Jett's commanded his third shuttle flight - STS-97 aboard Endeavour in November 2000 - to deliver the first U.S.-built solar arrays to the ISS. The mission hit a snag when parts of the first solar panel stuck together while being deployed, forcing a spacewalk repair.

"Of course, we were pretty disappointed," Jett recalls of that last flight. "We felt like maybe we could have done things a little better had we waited [for sunlight to warm the array], which is kind of what we're going to do now."

Keeping the STS-115 crew together and fit for flight across more than four years of training and delays has been the greatest challenge for Jett.

"We were 12 weeks from flight when the Columbia accident occurred...we were pretty much as ready as we needed to be," Jett said this month. "If you're with a group of folks for an extended period of time you become really like family."

Jett, who is married to wife Janet, told reporters that while human spaceflight is a risky pursuit, there are positive returns on many levels.

"It's also a very personally rewarding experience," Jett said. "Hopefully, once we complete the station, the benefit to folks here on Earth will be worth it.

"When you compare the risks that we take to some of the risks that our colleagues in the Armed Forces are faced with on a daily basis, I'm not sure you can compare the two," he added.

Fly-around dreams

Like Jett, Ferguson - who answers to the nickname "Fergie" - is also a veteran Navy test pilot and sidelines as the drummer for the all-astronaut rock band Max Q. But alas, he said, he'll leave his drum sticks on Earth during STS-115.

"I one more [personal item] left and they said that a pair of drum sticks was two items," Ferguson, 44, said in an interview this month. "So I had to leave the drum sticks back."

A native of Philadelphia, Pennsylvania, Ferguson joined NASA's astronaut corps in 1998 and has spent more than four years training for his first flight, which was delayed as NASA recovered from the Columbia accident.

"Well, this is as close we've ever been," Ferguson said of his upcoming launch. "Of course I'm anxious, it's my first flight. If anybody told you they weren't anxious on their first flight, they'd be lying to you."

Ferguson is raising three children with his wife Sandra, all of whom are currently preoccupied with the upcoming school year and not their father's impending space shot. But the 23-year veteran Navy pilot knows that they have a hard launch day ahead when they watch him rocket spaceward aboard Atlantis.

"I sympathize with my wife, she's going to have to put up with that," Ferguson said, adding that he's discussed the risks of spaceflight with his family. "We've talked about the things you'd expect."

But resuming ISS construction, he said, is vital not only to fulfill NASA's international partner obligations, but also to push human space exploration forward.

"I'd like to think we're going to end up on the Moon on at least a semi-permanent basis, and that's a good thing," Ferguson said in a NASA interview. "There's [a] lot to be gleaned from the Moon."
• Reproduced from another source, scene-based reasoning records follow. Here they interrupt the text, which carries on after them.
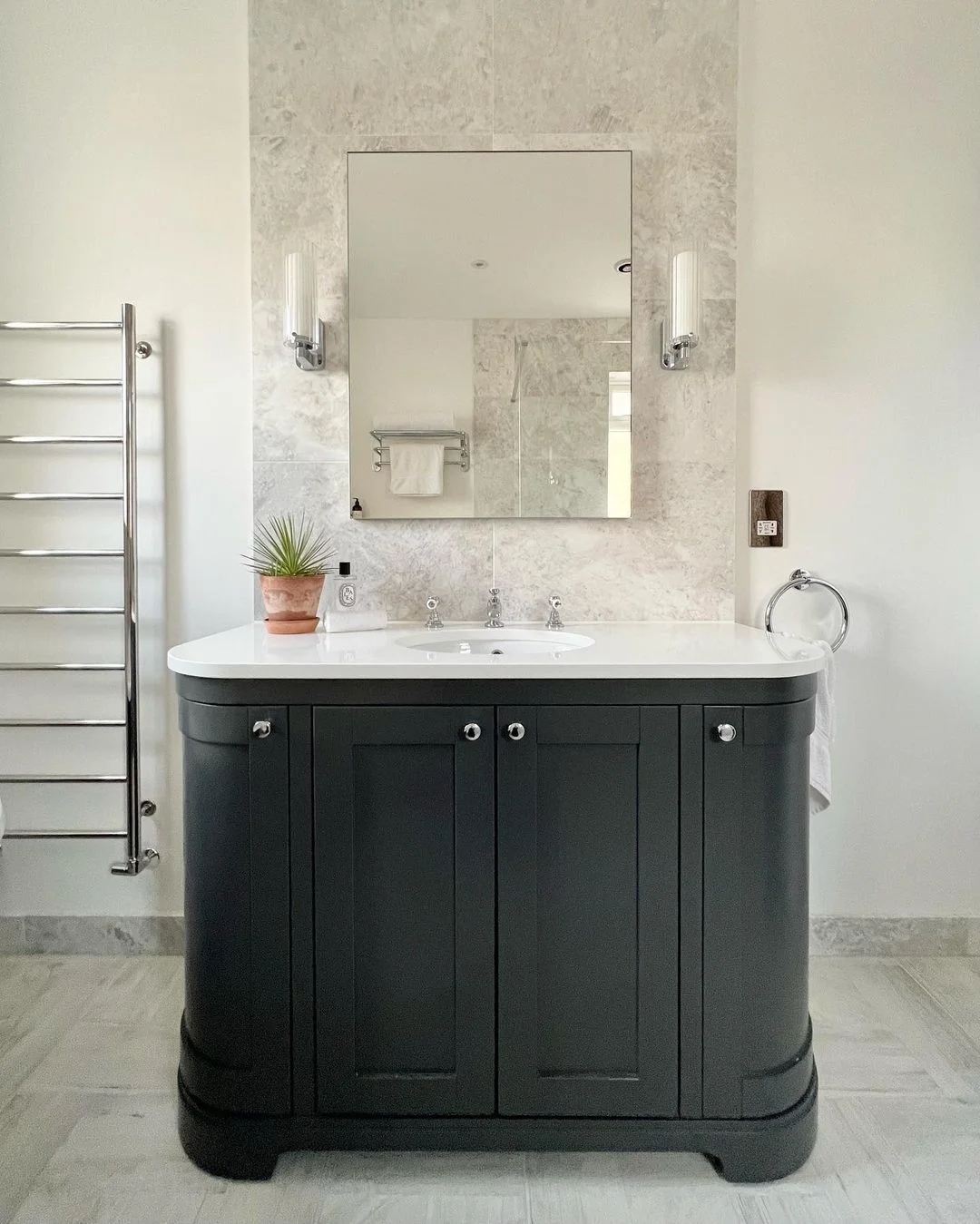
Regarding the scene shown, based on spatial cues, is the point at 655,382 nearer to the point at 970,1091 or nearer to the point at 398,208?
the point at 398,208

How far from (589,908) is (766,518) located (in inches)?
47.5

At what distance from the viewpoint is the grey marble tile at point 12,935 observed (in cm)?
213

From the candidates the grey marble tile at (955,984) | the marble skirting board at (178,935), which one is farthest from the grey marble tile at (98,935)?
the grey marble tile at (955,984)

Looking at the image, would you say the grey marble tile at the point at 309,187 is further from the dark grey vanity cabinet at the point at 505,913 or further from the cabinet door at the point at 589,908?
the cabinet door at the point at 589,908

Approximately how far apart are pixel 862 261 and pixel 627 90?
75 cm

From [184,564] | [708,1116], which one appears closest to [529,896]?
[708,1116]

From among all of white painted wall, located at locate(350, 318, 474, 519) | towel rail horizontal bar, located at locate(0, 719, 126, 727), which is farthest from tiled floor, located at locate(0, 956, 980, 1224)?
white painted wall, located at locate(350, 318, 474, 519)

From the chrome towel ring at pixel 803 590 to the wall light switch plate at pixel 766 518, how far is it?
0.10 metres

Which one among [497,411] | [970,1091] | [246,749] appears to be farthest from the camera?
[497,411]

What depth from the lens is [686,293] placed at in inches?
74.3

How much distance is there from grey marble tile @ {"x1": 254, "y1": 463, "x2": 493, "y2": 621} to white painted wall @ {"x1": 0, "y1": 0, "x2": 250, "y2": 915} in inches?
7.3

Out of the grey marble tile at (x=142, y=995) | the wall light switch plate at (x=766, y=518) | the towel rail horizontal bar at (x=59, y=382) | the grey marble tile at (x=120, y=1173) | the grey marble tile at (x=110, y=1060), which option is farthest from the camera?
the wall light switch plate at (x=766, y=518)

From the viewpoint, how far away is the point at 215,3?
80.3 inches

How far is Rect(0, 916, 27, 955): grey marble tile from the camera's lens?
2.13 meters
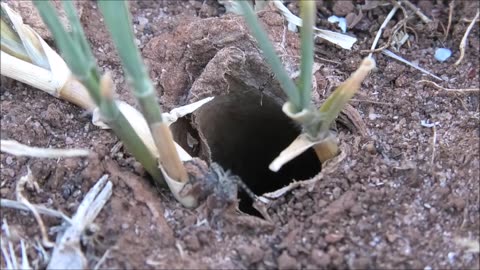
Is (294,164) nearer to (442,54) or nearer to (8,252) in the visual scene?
(442,54)

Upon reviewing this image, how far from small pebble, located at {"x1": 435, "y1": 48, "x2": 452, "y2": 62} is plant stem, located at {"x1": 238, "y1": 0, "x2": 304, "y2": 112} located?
67 cm

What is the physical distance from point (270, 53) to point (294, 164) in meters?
0.89

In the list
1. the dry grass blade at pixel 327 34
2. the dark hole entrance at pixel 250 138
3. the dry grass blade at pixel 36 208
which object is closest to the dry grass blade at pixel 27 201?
the dry grass blade at pixel 36 208

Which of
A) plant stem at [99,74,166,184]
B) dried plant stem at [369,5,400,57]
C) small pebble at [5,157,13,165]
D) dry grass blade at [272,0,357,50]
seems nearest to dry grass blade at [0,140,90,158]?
plant stem at [99,74,166,184]

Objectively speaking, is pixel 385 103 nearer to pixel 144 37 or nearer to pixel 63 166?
pixel 144 37

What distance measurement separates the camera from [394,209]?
1.43 m

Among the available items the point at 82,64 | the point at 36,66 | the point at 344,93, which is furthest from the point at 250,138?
the point at 82,64

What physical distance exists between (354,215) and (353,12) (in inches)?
29.8

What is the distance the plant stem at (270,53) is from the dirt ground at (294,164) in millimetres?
268

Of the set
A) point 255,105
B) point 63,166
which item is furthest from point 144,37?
point 63,166

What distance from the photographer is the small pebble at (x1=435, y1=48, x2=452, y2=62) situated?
6.01ft

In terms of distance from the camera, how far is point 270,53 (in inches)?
49.4

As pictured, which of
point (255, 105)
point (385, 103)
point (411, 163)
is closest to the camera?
point (411, 163)

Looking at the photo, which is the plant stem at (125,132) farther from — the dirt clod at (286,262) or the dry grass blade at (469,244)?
the dry grass blade at (469,244)
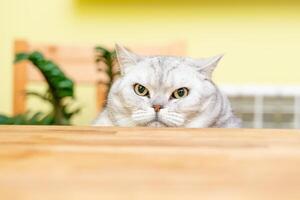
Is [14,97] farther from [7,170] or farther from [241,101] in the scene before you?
[7,170]

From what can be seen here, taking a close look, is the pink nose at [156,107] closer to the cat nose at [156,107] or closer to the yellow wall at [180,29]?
the cat nose at [156,107]

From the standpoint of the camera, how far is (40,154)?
0.42 meters

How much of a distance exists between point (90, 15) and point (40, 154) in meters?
1.95

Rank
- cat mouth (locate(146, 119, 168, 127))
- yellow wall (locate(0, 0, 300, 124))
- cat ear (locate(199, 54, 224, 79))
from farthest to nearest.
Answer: yellow wall (locate(0, 0, 300, 124)) < cat ear (locate(199, 54, 224, 79)) < cat mouth (locate(146, 119, 168, 127))

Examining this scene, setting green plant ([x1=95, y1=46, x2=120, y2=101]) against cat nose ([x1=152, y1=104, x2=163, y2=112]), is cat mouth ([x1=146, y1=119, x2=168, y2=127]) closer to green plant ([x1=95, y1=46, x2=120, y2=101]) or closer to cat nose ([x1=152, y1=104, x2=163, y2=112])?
cat nose ([x1=152, y1=104, x2=163, y2=112])

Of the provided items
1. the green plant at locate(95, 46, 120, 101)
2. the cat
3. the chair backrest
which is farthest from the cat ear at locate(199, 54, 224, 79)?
the chair backrest

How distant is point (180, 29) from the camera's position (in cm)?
233

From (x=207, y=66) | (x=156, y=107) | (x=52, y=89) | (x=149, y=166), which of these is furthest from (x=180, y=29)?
(x=149, y=166)

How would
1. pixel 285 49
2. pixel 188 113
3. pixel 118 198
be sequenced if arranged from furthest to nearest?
pixel 285 49
pixel 188 113
pixel 118 198

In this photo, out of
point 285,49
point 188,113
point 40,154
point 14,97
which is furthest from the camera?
point 285,49

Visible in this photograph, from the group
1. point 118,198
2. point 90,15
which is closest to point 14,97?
point 90,15

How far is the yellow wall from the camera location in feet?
7.60

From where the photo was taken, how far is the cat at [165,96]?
1.04 meters

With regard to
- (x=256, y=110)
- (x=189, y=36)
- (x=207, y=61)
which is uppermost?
(x=189, y=36)
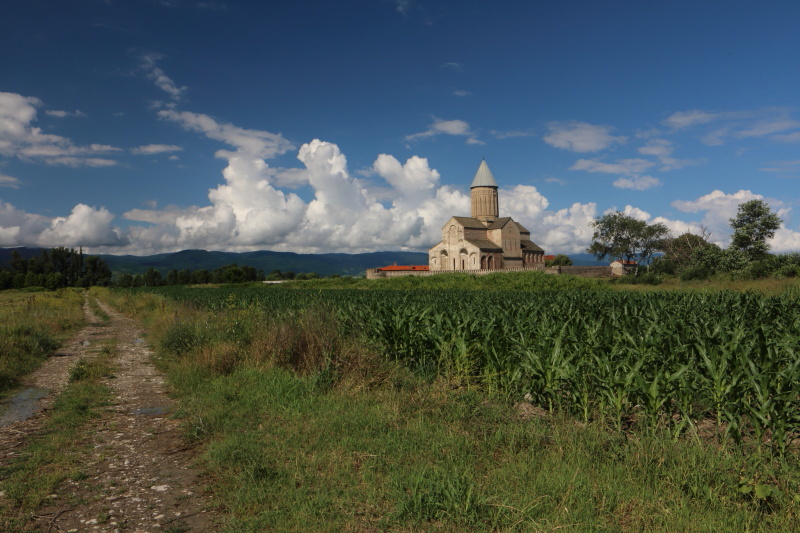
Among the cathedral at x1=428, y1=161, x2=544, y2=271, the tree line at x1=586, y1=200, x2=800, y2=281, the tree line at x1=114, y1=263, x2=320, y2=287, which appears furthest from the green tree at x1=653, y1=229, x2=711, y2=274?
the tree line at x1=114, y1=263, x2=320, y2=287

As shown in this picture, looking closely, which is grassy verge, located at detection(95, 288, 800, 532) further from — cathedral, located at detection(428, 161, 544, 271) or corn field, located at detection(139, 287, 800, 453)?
cathedral, located at detection(428, 161, 544, 271)

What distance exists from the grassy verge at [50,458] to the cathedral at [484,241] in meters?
68.2

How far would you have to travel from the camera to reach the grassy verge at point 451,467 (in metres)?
4.12

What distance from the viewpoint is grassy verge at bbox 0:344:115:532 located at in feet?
16.0

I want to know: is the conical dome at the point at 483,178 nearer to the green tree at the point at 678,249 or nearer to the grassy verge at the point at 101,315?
the green tree at the point at 678,249

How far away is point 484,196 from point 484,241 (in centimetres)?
1547

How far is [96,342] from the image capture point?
19.4 meters

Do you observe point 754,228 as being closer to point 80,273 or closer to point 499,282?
point 499,282

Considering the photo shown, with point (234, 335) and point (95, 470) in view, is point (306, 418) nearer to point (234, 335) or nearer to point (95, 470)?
point (95, 470)

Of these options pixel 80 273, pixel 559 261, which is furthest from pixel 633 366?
pixel 80 273

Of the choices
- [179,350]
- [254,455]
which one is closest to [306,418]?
[254,455]

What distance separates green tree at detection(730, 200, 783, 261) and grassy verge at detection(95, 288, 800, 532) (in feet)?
192

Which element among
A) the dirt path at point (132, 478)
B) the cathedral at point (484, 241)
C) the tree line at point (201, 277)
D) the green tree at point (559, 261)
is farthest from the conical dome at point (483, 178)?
the dirt path at point (132, 478)

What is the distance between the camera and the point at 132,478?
5.62 meters
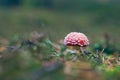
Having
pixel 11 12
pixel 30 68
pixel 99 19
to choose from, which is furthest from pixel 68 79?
pixel 11 12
More than an orbital housekeeper

Ferguson has likened his much of his Atlantis pilot duties that of shuttle housekeeper, but he also serves as backup robotic arm operator during the STS-115 mission's vital orbiter heat shield inspections, as well as the P3/P4 truss delivery.

"Shuttle pilots are often the overlooked crewmember on flights," Jett said of his crewmate. "But I'll tell ya, if I was allowed to pick a pilot to fly with, I couldn't have picked a better person than Chris Ferguson. Not only is he very professionally confident, he's just a great guy to have around."

But the personal highlight, Ferguson said, comes when Atlantis undocks from the ISS. If the shuttle's fuel supply is ample enough, Ferguson will get a chance to fly the orbiter around the ISS while his crewmates photograph what is expected to be a dramatically different space station with the new solar arrays unfurled.

"I'm excited," Ferguson said. "I like to think that we're going to get some great shots."